Michael Martinez is a lot smarter than I am, but he starts off with a premise that I’ve been saying for five years now, namely, that the SEO profession has been divided by two extremes – The “content is king” purists and the “link building is gold” extremists.
He goes on to say that most SEOs (about 80%-90%) fall somewhere in the middle of those two extremes.
He uses these premises as a springboard for a discussion on the evolution of SEO practices. Like I said, he’s a lot smarter than I am. So he takes this thought process into areas I would not have considered – mathematics and Darwinian natural selection. I’m not so sure there’s a causal connection between the natural selection process and SEO practices, but I’m not that smart.
I have noticed, however, that the practical aspects of his evolutionary theory, as it relates to SEO practices, are quite true. The two SEO extremes seem to exist in isolation. The purists have their forums and communities and the link builders have theirs. Furthermore, the White Hats gather under their banner and the Black Hats meet in the Forest of the Nevergreen.
I’m not much of a conference-goer. I prefer to just do my job. I create content for small businesses that need it to run their businesses. That’s what I do best.
Nevertheless, as Michael says,
You could say that a few search algorithmic storms have devastated both communities and the survivors have been forced to huddle together from time to time to protect each other.
One thing I’ve noticed is that any SEO who is good at what he does watches the search engines. It is pertinent to keep an eye on what Google and Bing are up to in order to discern the best methods for getting your web pages to rank. You may take a short-term approach or a long-term approach (I favor the long-term), but either way you are watching the moves the search engines make so that you can devise your strategy. That’s what SEO is all about.

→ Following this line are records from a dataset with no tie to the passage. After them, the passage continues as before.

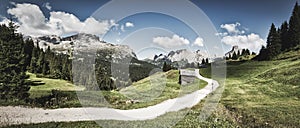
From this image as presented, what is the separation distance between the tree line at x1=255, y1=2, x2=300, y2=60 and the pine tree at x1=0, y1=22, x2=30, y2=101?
53.6m

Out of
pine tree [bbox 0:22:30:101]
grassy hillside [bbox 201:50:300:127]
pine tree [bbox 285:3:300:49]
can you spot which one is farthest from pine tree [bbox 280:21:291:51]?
pine tree [bbox 0:22:30:101]

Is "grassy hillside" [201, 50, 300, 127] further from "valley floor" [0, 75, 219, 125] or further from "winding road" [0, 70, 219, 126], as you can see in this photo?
"valley floor" [0, 75, 219, 125]

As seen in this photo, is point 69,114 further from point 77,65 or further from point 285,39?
point 285,39

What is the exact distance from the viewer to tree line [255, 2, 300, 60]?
6700cm

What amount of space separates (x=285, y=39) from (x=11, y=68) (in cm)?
6113

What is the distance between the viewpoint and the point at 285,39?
229 ft

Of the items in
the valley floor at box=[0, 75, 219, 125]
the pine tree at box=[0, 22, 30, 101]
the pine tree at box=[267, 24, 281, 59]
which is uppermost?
the pine tree at box=[267, 24, 281, 59]

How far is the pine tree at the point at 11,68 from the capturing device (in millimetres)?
33531

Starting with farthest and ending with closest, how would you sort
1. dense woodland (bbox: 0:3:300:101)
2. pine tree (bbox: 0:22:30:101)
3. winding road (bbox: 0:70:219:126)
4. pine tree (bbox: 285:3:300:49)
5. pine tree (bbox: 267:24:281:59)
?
pine tree (bbox: 285:3:300:49)
pine tree (bbox: 267:24:281:59)
pine tree (bbox: 0:22:30:101)
dense woodland (bbox: 0:3:300:101)
winding road (bbox: 0:70:219:126)

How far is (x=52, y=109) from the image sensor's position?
27.4 metres

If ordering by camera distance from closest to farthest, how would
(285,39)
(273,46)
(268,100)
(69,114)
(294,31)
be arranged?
Answer: (69,114), (268,100), (273,46), (294,31), (285,39)

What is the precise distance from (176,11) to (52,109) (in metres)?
15.7

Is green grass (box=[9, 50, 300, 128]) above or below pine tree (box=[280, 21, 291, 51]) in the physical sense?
below

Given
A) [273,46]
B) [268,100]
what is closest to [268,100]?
[268,100]
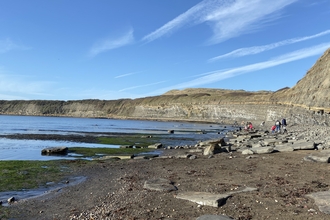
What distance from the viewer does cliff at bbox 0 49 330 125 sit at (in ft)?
192

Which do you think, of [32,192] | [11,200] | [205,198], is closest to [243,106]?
[32,192]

Where we stand today, I think the Content vs. Links debate is dead. It’s no longer a matter of which one is more important. What matters today is how you are going to convince the search engines that your content and your links are of high enough quality to be counted.

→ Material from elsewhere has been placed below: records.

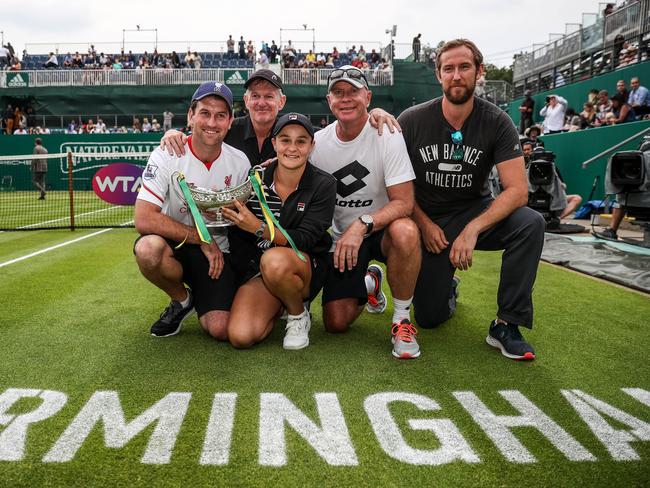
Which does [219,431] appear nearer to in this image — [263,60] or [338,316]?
[338,316]

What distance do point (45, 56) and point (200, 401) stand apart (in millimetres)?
37547

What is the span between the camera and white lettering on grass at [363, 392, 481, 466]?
2.29m

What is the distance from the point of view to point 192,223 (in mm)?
4035

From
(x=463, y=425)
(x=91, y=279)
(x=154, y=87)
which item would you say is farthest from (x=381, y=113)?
(x=154, y=87)

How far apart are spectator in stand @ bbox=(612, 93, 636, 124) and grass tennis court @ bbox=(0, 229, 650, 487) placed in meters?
7.79

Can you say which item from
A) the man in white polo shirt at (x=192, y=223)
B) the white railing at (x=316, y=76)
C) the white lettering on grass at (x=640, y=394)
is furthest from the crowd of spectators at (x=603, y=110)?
the white railing at (x=316, y=76)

Most small businesses don’t have the resources or the knowledge to make the necessary investigations nor to implement the right strategies in response to search engine policies. It’s become too much of a hassle to keep up with all the fragmentary information being passed around the Web. Today, one of the most important aspects of any search engine optimizer’s job is to sift through loads of philosophy, opinion, testing results, and news to separate the wheat from the chaff. The question is, who can a small business owner trust to ensure it is done right?